**TEXT PASSAGE:**
Can you confirm your molecule config looks something like the following? https://github.com/geerlingguy/ansible-role-apache/blob/master/molecule/default/molecule.yml#L7-L12

geerlingguy avatar Jan 21 '22 23:01 geerlingguy

Yes. Here the relevant part from a failing example:

  - name: keepalived-bionic
    pre_build_image: yes
    image: geerlingguy/docker-ubuntu1804-ansible:latest
    privileged: true
    command: /lib/systemd/systemd
    volumes:
    - /sys/fs/cgroup:/sys/fs/cgroup:ro

and a tasks that enables a service via systemd fails with:

"stderr_lines": ["Failed to connect to bus: No such file or directory"]

zerwes avatar Jan 22 '22 11:01 zerwes

@zerwes - Can you try changing the command to match what I have set up in mine?

geerlingguy avatar Jan 22 '22 19:01 geerlingguy

Hello @geerlingguy Unfortunately makes no difference:

@@ -71,6 +71,6 @@ platforms:
     pre_build_image: yes
     image: geerlingguy/docker-ubuntu2004-ansible:latest
     privileged: true
-    command: /lib/systemd/systemd
+    command: ${MOLECULE_DOCKER_COMMAND:-""}
     volumes:
     - /sys/fs/cgroup:/sys/fs/cgroup:ro

but on the invocation of systemctl: "rc": 1, "stderr": "Failed to connect to bus: No such file or directory"

zerwes avatar Jan 22 '22 19:01 zerwes

/me watches this :)

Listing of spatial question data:
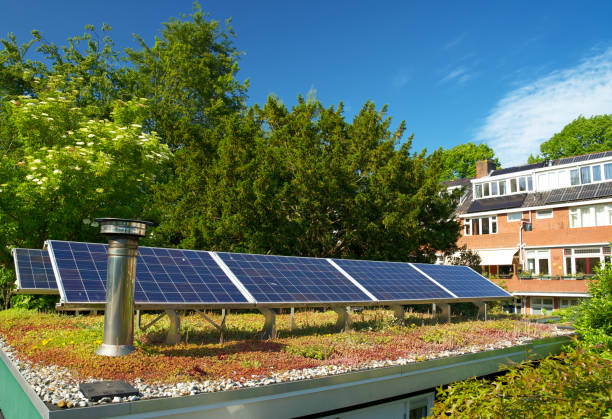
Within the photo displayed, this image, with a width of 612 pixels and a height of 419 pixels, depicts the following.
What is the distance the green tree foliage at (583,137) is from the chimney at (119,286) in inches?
2795

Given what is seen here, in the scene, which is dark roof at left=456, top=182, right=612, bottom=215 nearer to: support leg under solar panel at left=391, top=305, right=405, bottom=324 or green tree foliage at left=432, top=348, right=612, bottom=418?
support leg under solar panel at left=391, top=305, right=405, bottom=324

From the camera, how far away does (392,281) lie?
47.6 ft

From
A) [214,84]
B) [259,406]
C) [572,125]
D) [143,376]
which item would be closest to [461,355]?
[259,406]

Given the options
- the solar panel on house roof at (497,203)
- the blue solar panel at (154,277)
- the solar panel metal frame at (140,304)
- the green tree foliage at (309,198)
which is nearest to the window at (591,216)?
the solar panel on house roof at (497,203)

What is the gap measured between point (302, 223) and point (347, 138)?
8.17 meters

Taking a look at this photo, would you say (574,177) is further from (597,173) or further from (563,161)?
(563,161)

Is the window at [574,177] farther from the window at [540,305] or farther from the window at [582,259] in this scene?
the window at [540,305]

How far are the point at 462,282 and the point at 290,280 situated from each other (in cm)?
797

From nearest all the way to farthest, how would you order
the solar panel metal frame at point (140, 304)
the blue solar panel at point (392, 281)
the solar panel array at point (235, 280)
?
the solar panel metal frame at point (140, 304), the solar panel array at point (235, 280), the blue solar panel at point (392, 281)

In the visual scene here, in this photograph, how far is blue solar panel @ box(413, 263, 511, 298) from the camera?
15.7 metres

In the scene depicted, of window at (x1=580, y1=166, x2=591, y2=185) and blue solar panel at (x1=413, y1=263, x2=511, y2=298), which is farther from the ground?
window at (x1=580, y1=166, x2=591, y2=185)

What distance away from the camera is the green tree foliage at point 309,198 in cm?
2197

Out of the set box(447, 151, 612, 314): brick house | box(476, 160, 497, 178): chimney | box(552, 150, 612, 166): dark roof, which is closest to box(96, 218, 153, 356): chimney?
box(447, 151, 612, 314): brick house

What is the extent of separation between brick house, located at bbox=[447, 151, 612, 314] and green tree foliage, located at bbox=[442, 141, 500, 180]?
972 inches
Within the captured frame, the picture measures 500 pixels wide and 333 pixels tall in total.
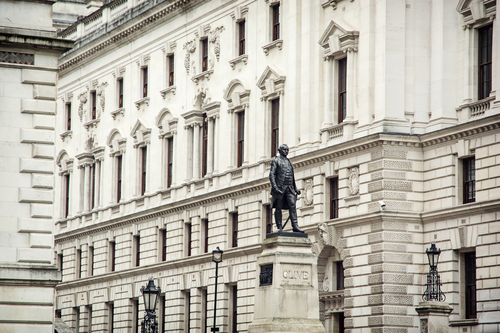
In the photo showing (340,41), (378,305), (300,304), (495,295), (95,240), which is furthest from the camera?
(95,240)

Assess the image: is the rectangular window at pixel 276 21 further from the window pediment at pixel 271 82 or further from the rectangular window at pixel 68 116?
the rectangular window at pixel 68 116

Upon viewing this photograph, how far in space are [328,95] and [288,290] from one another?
20.9 meters

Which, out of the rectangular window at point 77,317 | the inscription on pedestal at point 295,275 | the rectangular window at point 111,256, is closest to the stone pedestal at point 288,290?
the inscription on pedestal at point 295,275

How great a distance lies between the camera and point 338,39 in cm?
5472

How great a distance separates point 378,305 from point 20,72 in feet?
68.4

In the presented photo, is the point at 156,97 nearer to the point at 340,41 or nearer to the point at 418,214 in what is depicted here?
the point at 340,41

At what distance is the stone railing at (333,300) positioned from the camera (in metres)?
54.2

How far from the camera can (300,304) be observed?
3588 cm

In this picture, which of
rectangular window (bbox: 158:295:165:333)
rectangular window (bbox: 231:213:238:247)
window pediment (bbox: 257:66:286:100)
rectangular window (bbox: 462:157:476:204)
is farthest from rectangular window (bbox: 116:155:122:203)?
rectangular window (bbox: 462:157:476:204)

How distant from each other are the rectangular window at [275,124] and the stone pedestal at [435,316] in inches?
742

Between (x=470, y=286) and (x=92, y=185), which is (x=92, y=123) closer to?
(x=92, y=185)

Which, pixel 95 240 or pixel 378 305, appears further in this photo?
pixel 95 240

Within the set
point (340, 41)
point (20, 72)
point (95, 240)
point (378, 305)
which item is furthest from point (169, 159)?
point (20, 72)

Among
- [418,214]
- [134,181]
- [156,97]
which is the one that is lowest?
[418,214]
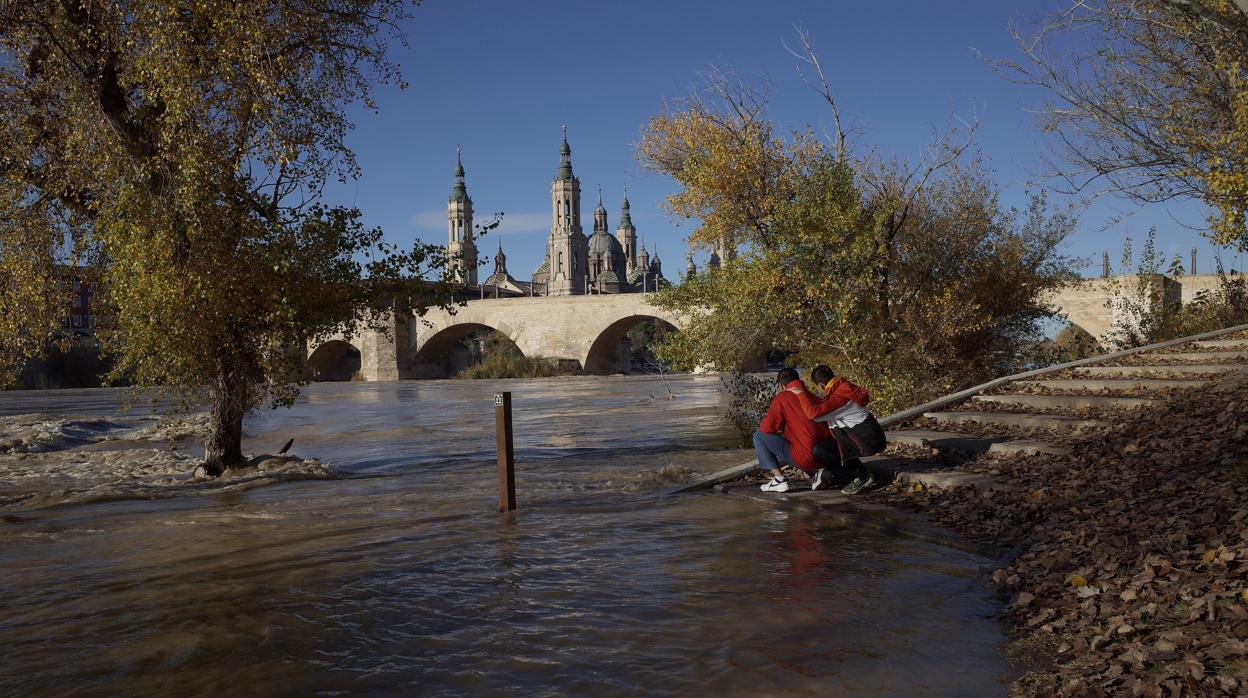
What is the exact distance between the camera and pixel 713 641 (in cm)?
436

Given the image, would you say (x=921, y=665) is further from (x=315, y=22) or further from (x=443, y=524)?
(x=315, y=22)

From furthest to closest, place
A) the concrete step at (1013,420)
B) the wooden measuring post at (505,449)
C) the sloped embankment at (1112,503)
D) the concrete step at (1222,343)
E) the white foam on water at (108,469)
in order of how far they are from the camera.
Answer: the concrete step at (1222,343) < the white foam on water at (108,469) < the concrete step at (1013,420) < the wooden measuring post at (505,449) < the sloped embankment at (1112,503)

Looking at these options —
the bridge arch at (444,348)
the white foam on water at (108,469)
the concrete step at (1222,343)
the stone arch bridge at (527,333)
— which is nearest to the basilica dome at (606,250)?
the bridge arch at (444,348)

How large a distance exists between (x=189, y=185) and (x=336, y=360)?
195ft

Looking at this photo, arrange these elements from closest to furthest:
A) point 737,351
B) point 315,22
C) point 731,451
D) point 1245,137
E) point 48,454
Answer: point 1245,137
point 315,22
point 731,451
point 737,351
point 48,454

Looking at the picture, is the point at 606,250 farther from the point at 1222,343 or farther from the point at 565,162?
the point at 1222,343

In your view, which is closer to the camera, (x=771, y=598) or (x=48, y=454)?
(x=771, y=598)

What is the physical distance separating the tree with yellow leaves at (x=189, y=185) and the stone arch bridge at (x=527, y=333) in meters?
34.5

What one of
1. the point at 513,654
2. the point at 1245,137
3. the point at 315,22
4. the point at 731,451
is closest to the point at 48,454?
the point at 315,22

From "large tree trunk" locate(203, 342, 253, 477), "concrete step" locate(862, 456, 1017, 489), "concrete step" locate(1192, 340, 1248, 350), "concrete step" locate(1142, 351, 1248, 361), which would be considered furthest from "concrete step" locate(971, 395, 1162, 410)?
"large tree trunk" locate(203, 342, 253, 477)

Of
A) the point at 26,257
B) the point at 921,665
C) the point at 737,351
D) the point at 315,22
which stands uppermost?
Result: the point at 315,22

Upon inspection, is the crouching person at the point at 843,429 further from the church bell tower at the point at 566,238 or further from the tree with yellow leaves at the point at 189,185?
the church bell tower at the point at 566,238

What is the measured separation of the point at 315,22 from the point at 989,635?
29.8 ft

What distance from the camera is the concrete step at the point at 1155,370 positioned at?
9.36 meters
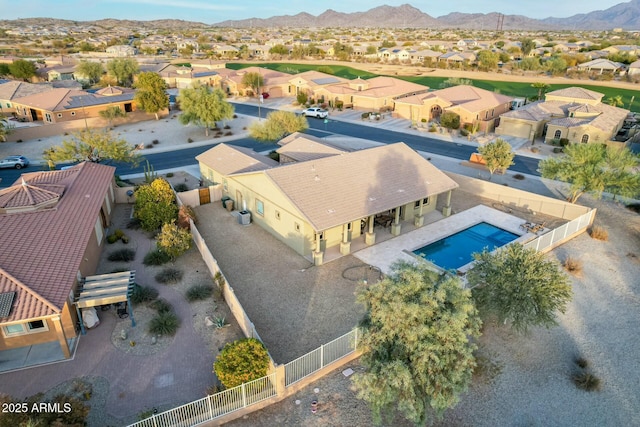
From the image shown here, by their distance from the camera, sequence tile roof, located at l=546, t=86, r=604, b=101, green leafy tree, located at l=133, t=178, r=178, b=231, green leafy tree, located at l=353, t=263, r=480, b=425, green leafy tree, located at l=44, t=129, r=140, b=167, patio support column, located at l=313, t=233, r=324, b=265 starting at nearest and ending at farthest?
green leafy tree, located at l=353, t=263, r=480, b=425 → patio support column, located at l=313, t=233, r=324, b=265 → green leafy tree, located at l=133, t=178, r=178, b=231 → green leafy tree, located at l=44, t=129, r=140, b=167 → tile roof, located at l=546, t=86, r=604, b=101

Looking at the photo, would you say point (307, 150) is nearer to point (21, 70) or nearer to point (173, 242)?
point (173, 242)

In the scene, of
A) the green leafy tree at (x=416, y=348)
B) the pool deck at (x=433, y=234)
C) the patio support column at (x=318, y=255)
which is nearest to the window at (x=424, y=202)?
the pool deck at (x=433, y=234)

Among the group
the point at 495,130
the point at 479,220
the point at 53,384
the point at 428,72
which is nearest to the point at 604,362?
the point at 479,220

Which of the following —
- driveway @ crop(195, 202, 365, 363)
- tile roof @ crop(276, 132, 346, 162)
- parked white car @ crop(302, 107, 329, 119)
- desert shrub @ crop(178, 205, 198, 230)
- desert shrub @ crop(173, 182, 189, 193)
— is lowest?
driveway @ crop(195, 202, 365, 363)

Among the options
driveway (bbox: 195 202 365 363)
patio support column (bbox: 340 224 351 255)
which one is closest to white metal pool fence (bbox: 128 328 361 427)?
driveway (bbox: 195 202 365 363)

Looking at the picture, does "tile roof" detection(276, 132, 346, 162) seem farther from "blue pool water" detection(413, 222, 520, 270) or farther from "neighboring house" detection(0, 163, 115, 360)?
"neighboring house" detection(0, 163, 115, 360)

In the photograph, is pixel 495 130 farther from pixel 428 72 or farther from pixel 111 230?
pixel 428 72

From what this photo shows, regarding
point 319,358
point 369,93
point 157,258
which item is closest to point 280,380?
point 319,358
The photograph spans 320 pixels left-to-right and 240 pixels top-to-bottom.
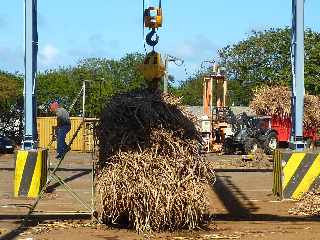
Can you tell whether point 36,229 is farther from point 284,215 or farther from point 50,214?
point 284,215

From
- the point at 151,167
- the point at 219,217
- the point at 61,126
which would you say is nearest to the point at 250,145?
the point at 61,126

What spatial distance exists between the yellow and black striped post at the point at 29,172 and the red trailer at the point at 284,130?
21.2m

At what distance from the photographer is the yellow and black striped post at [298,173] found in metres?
12.6

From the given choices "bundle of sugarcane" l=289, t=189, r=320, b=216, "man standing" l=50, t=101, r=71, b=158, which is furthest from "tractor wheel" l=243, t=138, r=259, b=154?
"bundle of sugarcane" l=289, t=189, r=320, b=216

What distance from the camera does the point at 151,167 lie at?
30.7ft

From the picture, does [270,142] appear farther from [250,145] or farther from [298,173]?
[298,173]

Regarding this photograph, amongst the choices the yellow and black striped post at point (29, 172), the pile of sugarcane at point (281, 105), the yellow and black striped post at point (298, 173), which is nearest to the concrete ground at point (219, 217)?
the yellow and black striped post at point (29, 172)

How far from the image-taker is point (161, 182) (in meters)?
9.25

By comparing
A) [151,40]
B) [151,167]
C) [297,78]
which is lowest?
[151,167]

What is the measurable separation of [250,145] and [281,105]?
4.31 meters

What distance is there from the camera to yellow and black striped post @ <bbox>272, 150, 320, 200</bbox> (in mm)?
12625

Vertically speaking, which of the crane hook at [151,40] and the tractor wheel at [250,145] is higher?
the crane hook at [151,40]

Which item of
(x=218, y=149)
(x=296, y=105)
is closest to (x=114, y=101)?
(x=296, y=105)

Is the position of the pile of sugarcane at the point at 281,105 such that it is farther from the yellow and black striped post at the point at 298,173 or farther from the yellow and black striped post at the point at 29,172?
the yellow and black striped post at the point at 29,172
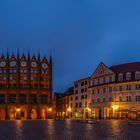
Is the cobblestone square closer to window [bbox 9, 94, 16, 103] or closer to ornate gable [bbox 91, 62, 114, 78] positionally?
ornate gable [bbox 91, 62, 114, 78]

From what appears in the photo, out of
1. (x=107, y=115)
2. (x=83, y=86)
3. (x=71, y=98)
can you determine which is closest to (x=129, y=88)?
(x=107, y=115)

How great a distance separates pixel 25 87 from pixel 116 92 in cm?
3948

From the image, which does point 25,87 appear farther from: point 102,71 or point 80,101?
point 102,71

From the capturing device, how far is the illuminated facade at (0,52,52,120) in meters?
126

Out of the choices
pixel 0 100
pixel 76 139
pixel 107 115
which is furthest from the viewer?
pixel 0 100

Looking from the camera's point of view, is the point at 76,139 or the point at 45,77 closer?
the point at 76,139

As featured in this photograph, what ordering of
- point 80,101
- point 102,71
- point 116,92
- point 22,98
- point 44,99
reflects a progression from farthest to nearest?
point 44,99
point 22,98
point 80,101
point 102,71
point 116,92

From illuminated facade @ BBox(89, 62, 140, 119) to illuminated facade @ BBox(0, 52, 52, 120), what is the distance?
22.8 metres

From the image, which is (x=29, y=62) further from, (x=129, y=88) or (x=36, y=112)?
(x=129, y=88)

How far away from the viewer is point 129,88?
100m

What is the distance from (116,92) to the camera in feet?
341

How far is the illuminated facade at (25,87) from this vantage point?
12569 centimetres

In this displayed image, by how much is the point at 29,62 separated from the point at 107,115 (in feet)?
130

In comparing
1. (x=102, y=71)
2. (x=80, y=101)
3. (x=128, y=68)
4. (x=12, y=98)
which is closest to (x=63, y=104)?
(x=80, y=101)
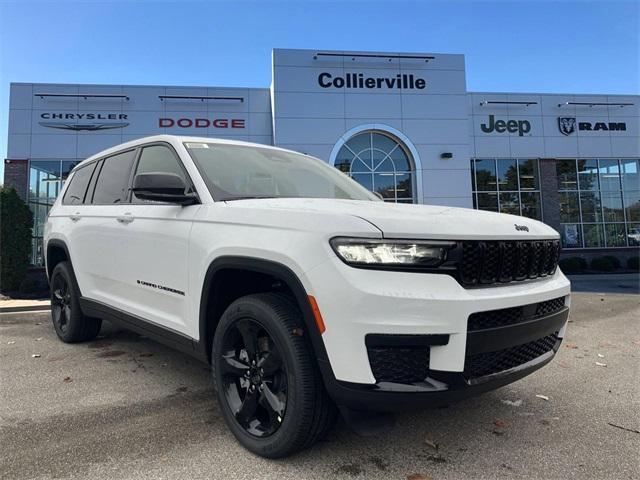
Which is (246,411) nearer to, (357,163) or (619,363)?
(619,363)

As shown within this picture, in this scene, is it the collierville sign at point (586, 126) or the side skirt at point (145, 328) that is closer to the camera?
the side skirt at point (145, 328)

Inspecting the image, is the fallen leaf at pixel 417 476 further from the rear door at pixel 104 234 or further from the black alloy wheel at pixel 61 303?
the black alloy wheel at pixel 61 303

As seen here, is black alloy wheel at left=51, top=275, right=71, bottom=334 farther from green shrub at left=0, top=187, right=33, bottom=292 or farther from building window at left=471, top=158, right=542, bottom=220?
building window at left=471, top=158, right=542, bottom=220

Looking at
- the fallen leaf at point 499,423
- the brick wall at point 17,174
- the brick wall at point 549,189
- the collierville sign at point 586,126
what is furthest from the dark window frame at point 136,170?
the collierville sign at point 586,126

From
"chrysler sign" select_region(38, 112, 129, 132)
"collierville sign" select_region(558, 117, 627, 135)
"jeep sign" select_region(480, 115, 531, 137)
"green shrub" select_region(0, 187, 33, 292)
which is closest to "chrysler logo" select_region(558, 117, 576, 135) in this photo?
"collierville sign" select_region(558, 117, 627, 135)

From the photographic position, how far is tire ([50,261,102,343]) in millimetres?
4562

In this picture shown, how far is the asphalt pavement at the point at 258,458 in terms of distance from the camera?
2322 millimetres

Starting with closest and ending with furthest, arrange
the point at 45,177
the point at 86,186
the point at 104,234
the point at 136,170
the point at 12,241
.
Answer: the point at 136,170
the point at 104,234
the point at 86,186
the point at 12,241
the point at 45,177

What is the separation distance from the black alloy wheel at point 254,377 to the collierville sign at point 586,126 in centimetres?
1999

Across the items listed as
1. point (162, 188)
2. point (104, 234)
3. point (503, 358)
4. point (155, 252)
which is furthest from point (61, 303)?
point (503, 358)

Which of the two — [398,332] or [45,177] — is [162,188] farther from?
[45,177]

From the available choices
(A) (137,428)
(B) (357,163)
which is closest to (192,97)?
(B) (357,163)

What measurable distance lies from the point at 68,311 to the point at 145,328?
2.11 meters

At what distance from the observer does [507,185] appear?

**EXERCISE INSTRUCTIONS:**
1) Repeat the portion of the forum thread between "but on the invocation" and "watches this :)", inclusive, swapping "systemctl" for "journalctl".
2) In the forum thread, what error does a task that enables a service via systemd fail with in the first failing example?
The listing is independent material with no connection to the forum thread.

**SOLUTIONS FOR EACH TASK:**
1)
but on the invocation of journalctl: "rc": 1, "stderr": "Failed to connect to bus: No such file or directory"

zerwes avatar Jan 22 '22 19:01 zerwes

/me watches this :)

2) "Failed to connect to bus: No such file or directory"